Paginafragment →
Maar de diepste, intiemste en rijkste vorm van liefde is de liefde tussen man en vrouw. Daarom heeft de Here daar ook een éxtra bescherming omheen gebouwd door de instelling van het huwelijk. Pas met díe liefde voorál op. Houd díe liefde voorál zuiver en mooi. Speel daar toch voorál geen spelletjes mee. Laat daar toch voorál geen onoprechtheid en bedrog in binnensluipen. Maak dat toch voorál niet tot een middel om doelen te bereiken, die met liefde niet veel meer te maken hebben. Om Góds wil niet. Wat wordt er veel door kapot gemaakt tussen mensen! Aan mensen en ook aan kinderen! Maar het gebeurt helaas zo vaak, met alle nare gevolgen van dien. Als ik nu mijn ambtsgeheim vergat, zou ik u er deze hele zondag drama’s van kunnen vertellen.
Het gebeurt dus ook in onze geschiedenis. En de stadsvorsten van de filistijnen kwamen bij haar en zeiden tot haar: Tracht door overreding van hem te weten te komen, waardoor zijn kracht zo groot is, en hoe wij hem kunnen overmeesteren en binden om hem te bedwingen.
Binden en bedwingen. Dat is de wereld eigen. Als ze wonderlijke krachten bezig ziet, die ze zelf niet heeft en die ze niet kan beheersen; krachten die met God te maken hebben; krachten van redding en behoud; krachten die haar slagen toebrengen, dan rust ze niet tot ze die krachten heeft gebonden en bedwongen en zélf de zaak weer helemaal heer en meester is. De geesten van deze wereld willen absolúte macht en kunnen het níet hebben als Gods kracht in de wereld inbreekt. Je merkt dat in het grote wereldgebeuren. Soms lijkt de vrede tussen Israël en de Palestijnen dicht bij en dan wordt de vrede weer gebonden en bedwongen door haat en geweld. Na de val van het communisme leken de positieve krachten van vrijheid, vrede en democratie de overhand te krijgen. Maar die lijken toch ook weer gebonden en gedwongen door het bij vele volken op hol geslagen nationalisme. De Balkan gaat daar zwaar onder gebukt.

Aangeleverde gegevens →
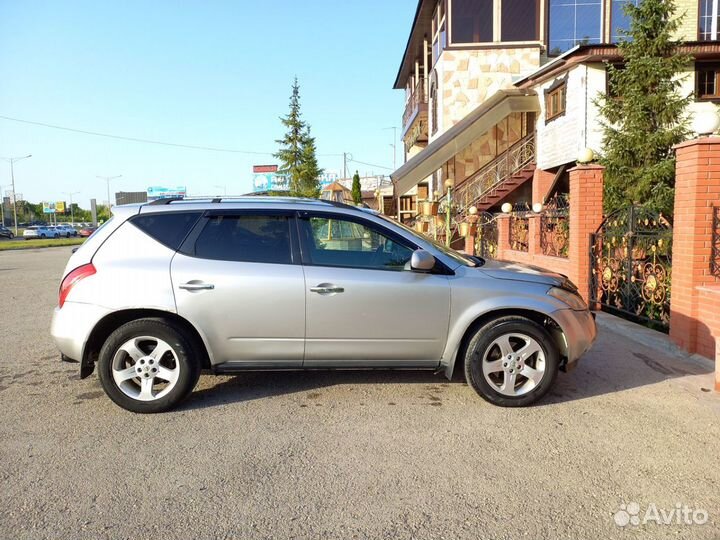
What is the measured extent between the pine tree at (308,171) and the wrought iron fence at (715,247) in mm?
28479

Opdrachtomschrijving →
Hernoem in het paginafragment "stadsvorsten" tot "stadsheren" en geef het gedeelte van "Het gebeurt dus" tot en met "hem te bedwingen." opnieuw weer.

Uitgewerkte opgave →
Het gebeurt dus ook in onze geschiedenis. En de stadsheren van de filistijnen kwamen bij haar en zeiden tot haar: Tracht door overreding van hem te weten te komen, waardoor zijn kracht zo groot is, en hoe wij hem kunnen overmeesteren en binden om hem te bedwingen.